:: REQUEST ::
Copy every one of the records below word for word, leaving each line unchanged.

[INFORMATION SHOWN start]

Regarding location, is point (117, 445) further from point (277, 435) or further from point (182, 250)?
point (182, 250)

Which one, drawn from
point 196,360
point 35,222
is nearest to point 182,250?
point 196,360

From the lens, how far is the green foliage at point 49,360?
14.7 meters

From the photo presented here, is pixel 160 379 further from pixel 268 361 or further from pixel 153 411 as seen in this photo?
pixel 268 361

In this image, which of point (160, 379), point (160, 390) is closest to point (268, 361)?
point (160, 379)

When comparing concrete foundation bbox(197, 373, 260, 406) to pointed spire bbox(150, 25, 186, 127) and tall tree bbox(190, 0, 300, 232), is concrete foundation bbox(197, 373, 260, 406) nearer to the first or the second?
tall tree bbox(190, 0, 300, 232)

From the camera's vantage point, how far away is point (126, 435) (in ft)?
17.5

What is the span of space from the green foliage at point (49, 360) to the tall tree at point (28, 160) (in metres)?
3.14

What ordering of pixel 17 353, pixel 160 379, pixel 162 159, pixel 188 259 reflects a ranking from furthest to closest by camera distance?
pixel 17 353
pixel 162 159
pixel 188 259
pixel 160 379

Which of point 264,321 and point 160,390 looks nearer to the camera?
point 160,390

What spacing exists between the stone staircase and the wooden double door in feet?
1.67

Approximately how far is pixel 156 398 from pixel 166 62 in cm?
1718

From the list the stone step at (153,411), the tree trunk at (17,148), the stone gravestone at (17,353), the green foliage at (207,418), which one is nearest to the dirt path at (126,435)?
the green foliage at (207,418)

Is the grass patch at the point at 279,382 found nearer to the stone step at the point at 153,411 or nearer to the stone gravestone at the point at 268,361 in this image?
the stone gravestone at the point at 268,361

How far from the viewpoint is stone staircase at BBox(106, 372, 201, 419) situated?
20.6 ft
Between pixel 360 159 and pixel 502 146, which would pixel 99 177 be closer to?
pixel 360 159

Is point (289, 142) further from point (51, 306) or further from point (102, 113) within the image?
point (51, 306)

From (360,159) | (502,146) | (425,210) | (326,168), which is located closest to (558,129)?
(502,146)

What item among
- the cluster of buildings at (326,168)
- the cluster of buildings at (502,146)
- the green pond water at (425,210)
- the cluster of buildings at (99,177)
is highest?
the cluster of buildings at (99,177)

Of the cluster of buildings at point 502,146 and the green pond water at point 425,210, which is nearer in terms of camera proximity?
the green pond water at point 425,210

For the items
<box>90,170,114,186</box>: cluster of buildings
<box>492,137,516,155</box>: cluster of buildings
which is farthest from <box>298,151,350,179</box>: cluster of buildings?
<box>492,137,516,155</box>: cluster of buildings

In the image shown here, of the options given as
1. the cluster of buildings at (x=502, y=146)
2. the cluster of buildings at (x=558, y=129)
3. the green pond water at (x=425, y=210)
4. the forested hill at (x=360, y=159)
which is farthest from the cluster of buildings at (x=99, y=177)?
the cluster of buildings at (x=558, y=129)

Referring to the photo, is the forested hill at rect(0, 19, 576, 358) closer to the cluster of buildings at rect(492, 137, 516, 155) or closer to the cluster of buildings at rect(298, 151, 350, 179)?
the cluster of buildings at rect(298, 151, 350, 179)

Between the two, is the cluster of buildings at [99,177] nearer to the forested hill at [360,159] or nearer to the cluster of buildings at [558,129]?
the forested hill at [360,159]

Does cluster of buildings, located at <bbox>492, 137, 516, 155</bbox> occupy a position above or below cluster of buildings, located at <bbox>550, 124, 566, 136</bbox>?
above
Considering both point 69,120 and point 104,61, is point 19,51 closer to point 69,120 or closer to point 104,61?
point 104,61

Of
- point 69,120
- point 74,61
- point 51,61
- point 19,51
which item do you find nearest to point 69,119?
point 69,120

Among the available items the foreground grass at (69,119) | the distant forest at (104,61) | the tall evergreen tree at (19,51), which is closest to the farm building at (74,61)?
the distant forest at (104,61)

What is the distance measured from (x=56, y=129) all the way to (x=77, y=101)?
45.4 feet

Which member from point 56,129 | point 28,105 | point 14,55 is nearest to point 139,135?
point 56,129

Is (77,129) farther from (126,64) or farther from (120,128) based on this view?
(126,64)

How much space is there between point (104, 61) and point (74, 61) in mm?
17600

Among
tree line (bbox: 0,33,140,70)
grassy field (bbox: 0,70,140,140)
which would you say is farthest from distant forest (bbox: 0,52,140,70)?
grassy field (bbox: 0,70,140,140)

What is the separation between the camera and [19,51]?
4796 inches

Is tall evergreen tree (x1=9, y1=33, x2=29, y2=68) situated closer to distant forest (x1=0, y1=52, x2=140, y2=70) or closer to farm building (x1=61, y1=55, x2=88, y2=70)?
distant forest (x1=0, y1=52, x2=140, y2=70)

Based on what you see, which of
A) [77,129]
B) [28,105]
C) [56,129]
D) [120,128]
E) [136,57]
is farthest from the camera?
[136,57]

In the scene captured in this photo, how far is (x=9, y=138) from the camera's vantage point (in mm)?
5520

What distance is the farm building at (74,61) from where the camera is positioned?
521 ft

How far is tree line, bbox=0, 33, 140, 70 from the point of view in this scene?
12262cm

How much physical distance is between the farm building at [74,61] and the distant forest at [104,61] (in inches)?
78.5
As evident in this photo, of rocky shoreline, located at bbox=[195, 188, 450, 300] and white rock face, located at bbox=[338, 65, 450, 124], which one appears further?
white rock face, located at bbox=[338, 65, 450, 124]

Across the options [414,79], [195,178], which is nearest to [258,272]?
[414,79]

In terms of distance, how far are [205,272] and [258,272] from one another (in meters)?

[INFORMATION SHOWN end]

:: SOLUTION TO THE EXERCISE ::
Regarding location, is point (117, 445) further from point (277, 435) or further from point (182, 250)?
point (182, 250)

Which one, drawn from
point 196,360
point 35,222
is nearest to point 182,250?
point 196,360

From the lens, how far is the green foliage at point 49,360?
14.7 meters

From the photo presented here, is pixel 160 379 further from pixel 268 361 or further from pixel 153 411 as seen in this photo?
pixel 268 361

In this image, which of point (160, 379), point (160, 390) is closest to point (268, 361)?
point (160, 379)

When comparing concrete foundation bbox(197, 373, 260, 406) to pointed spire bbox(150, 25, 186, 127) and tall tree bbox(190, 0, 300, 232), is concrete foundation bbox(197, 373, 260, 406) nearer to the first or the second?
tall tree bbox(190, 0, 300, 232)

From the camera's vantage point, how far away is point (126, 435) (in ft)?
17.5

What is the span of space from the green foliage at point (49, 360) to the tall tree at point (28, 160) (in metres)?
3.14

What ordering of pixel 17 353, pixel 160 379, pixel 162 159, pixel 188 259 reflects a ranking from furthest to closest by camera distance?
pixel 17 353
pixel 162 159
pixel 188 259
pixel 160 379

Which of point 264,321 and point 160,390 looks nearer to the camera?
point 160,390

What spacing exists between the stone staircase and the wooden double door in feet?
1.67

Approximately how far is pixel 156 398 from pixel 166 62 in cm?
1718

From the list the stone step at (153,411), the tree trunk at (17,148), the stone gravestone at (17,353), the green foliage at (207,418), which one is nearest to the dirt path at (126,435)?
the green foliage at (207,418)

Is the grass patch at the point at 279,382 found nearer to the stone step at the point at 153,411 or nearer to the stone gravestone at the point at 268,361 in this image?
the stone gravestone at the point at 268,361

How far from the viewpoint is stone staircase at BBox(106, 372, 201, 419) situated?
20.6 ft
Between pixel 360 159 and pixel 502 146, which would pixel 99 177 be closer to?
pixel 360 159

Is point (289, 142) further from point (51, 306) or further from point (102, 113) within the image?
point (51, 306)

From (360,159) | (502,146) | (425,210) | (326,168), which is located closest to (558,129)?
(502,146)

What item among
- the cluster of buildings at (326,168)
- the cluster of buildings at (502,146)
- the green pond water at (425,210)
- the cluster of buildings at (99,177)
is highest?
the cluster of buildings at (99,177)

Of the cluster of buildings at point 502,146 and the green pond water at point 425,210, which is nearer in terms of camera proximity?
the green pond water at point 425,210

For the items
<box>90,170,114,186</box>: cluster of buildings
<box>492,137,516,155</box>: cluster of buildings
which is farthest from <box>298,151,350,179</box>: cluster of buildings?
<box>492,137,516,155</box>: cluster of buildings

In the image shown here, of the options given as
1. the cluster of buildings at (x=502, y=146)
2. the cluster of buildings at (x=558, y=129)
3. the green pond water at (x=425, y=210)
4. the forested hill at (x=360, y=159)
which is farthest from the cluster of buildings at (x=99, y=177)?
the cluster of buildings at (x=558, y=129)

Referring to the photo, is the forested hill at rect(0, 19, 576, 358) closer to the cluster of buildings at rect(492, 137, 516, 155) or closer to the cluster of buildings at rect(298, 151, 350, 179)?
the cluster of buildings at rect(298, 151, 350, 179)

Between the two, is the cluster of buildings at [99,177] nearer to the forested hill at [360,159] or nearer to the cluster of buildings at [558,129]?
the forested hill at [360,159]

Does cluster of buildings, located at <bbox>492, 137, 516, 155</bbox> occupy a position above or below cluster of buildings, located at <bbox>550, 124, 566, 136</bbox>?
above
Considering both point 69,120 and point 104,61, is point 19,51 closer to point 69,120 or closer to point 104,61?
point 104,61

Of
- point 69,120
- point 74,61
- point 51,61
- point 19,51
which item do you find nearest to point 69,119?
point 69,120

Among the available items the foreground grass at (69,119) | the distant forest at (104,61) | the tall evergreen tree at (19,51), which is closest to the farm building at (74,61)?
the distant forest at (104,61)

What is the distance measured from (x=56, y=129) all the way to (x=77, y=101)?
45.4 feet

Which member from point 56,129 | point 28,105 | point 14,55 is nearest to point 139,135?
point 56,129

Is (77,129) farther from (126,64) or farther from (120,128) based on this view?
(126,64)

How much space is there between point (104, 61) and point (74, 61) in mm?
17600

Among
tree line (bbox: 0,33,140,70)
grassy field (bbox: 0,70,140,140)
which would you say is farthest from distant forest (bbox: 0,52,140,70)?
grassy field (bbox: 0,70,140,140)

What is the separation between the camera and [19,51]?
4796 inches

Is tall evergreen tree (x1=9, y1=33, x2=29, y2=68) situated closer to distant forest (x1=0, y1=52, x2=140, y2=70) or closer to farm building (x1=61, y1=55, x2=88, y2=70)?
distant forest (x1=0, y1=52, x2=140, y2=70)

Based on what you see, which of
A) [77,129]
B) [28,105]
C) [56,129]
D) [120,128]
E) [136,57]
is farthest from the camera?
[136,57]

In the scene captured in this photo, how far is (x=9, y=138) from the camera's vantage point (in mm)?
5520

What distance is the farm building at (74,61) from where the camera is positioned?
521 ft

How far is tree line, bbox=0, 33, 140, 70 from the point of view in this scene?
12262cm

How much physical distance is between the farm building at [74,61] and the distant forest at [104,61] (in inches)?
78.5
As evident in this photo, of rocky shoreline, located at bbox=[195, 188, 450, 300] and white rock face, located at bbox=[338, 65, 450, 124], which one appears further?
white rock face, located at bbox=[338, 65, 450, 124]

Across the options [414,79], [195,178], which is nearest to [258,272]?
[414,79]

In terms of distance, how far are [205,272] and [258,272] from one another (in meters)?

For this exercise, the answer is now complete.